It’s beginning to rain again, after 1 of the driest Aprils on record. With rain comes growth, green, and mosquitoes. And with mosquitoes come Dengue, and Zika and, new to Grenada, Yellow Fever, which is edging nearer to the island.
Not a pleasant prospect, any more than babies born with undersized heads — a complication of Zika.
It only takes 1 mosquito to bite someone with Dengue (or Zika, or Yellow Fever), and then bite the next person, and the spreading of the disease begins. And it only takes a little standing water — a spoonful is enough — and a few days, for the mosquito to start breeding. The eggs are all around us, waiting — mosquito eggs can remain dormant for up to 14 months.
We all know the precautions: clear blocked gutters, tightly cover water containers, put tyres somewhere where they cannot fill with water.
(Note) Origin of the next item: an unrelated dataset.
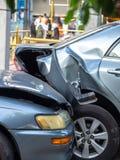 在街道上的车祸事故有击毁和损坏的汽车的 疏忽和缺乏造成的事故能力驾驶 交付t 免版税库存图片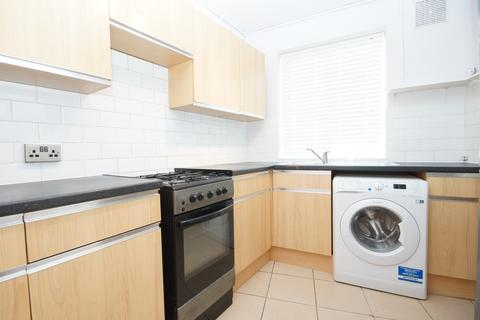 3 bedroom apartment to rent - Field End Road, Pinner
But how many of us actually do these things before it is too late?
Stop the drop. Please. For the sake of all of us.
Every discarded food container, every cup, every wrapper that can catch the rain is a mosquito nursery, just as is every drain that is blocked by litter. It’s as easy as that — cause and effect. You reap what you sow. There should be outrage at littering. It is an assault on the health of all of us.
If you get Zika (and if you got Chikungunya 2 years ago), thank a litterer.